Woodman was admitted into the Societas Rosicruciana in Anglia on 31 October 1867 and appointed to the office of Secretary General in February 1868. He was co-editor for the society's journal, The Rosicrucian. In 1876, he was appointed Junior Substitute Magus, and in 1877 he was appointed Senior Substitute Magus. When Robert Little died in April 1878, Woodman became Supreme Magus. Under Woodman, the order expanded from London to the rest of England and was extending its influence to Australia and America.
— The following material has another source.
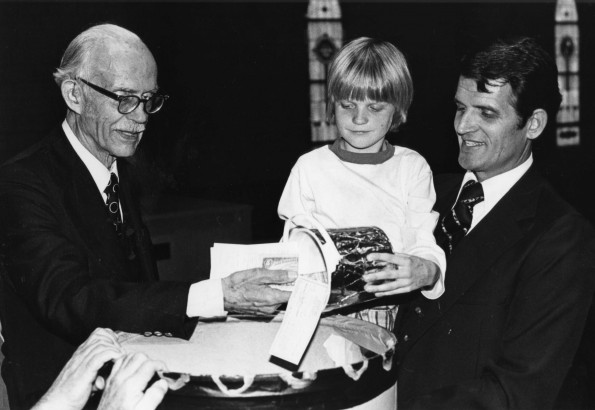 H. M. S. Richards, Sr. gathering an offering from Darryl Sturm and Chester Damron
===Hermetic Order of the Golden Dawn===

In 1887 he was given the honorary grade of Exempt Adept, of the Isis-Urania Temple of the Golden Dawn, founded in 1888, in which he held the office of Imperator. His mottos in the order were Magna est Veritas et Praelavebit (5=6, "Great is the Truth and it shall Prevail") and Vincit Omnia Veritas (7=4, "Truth Rules All").

Woodman is the least known among the three founders of the Golden Dawn because he died before the creation of the Golden Dawn's second order In the Golden Dawn, no one was appointed to take his place in the Triad of Chiefs: Westcott became Praemonstrator and Mathers, Imperator.

==Death==
Woodman died suddenly on 20 December 1891 in London after a brief illness. He was 63. He left behind a letter naming William Wynn Westcott as his successor to the SRIA and donating a portion of his library to the society.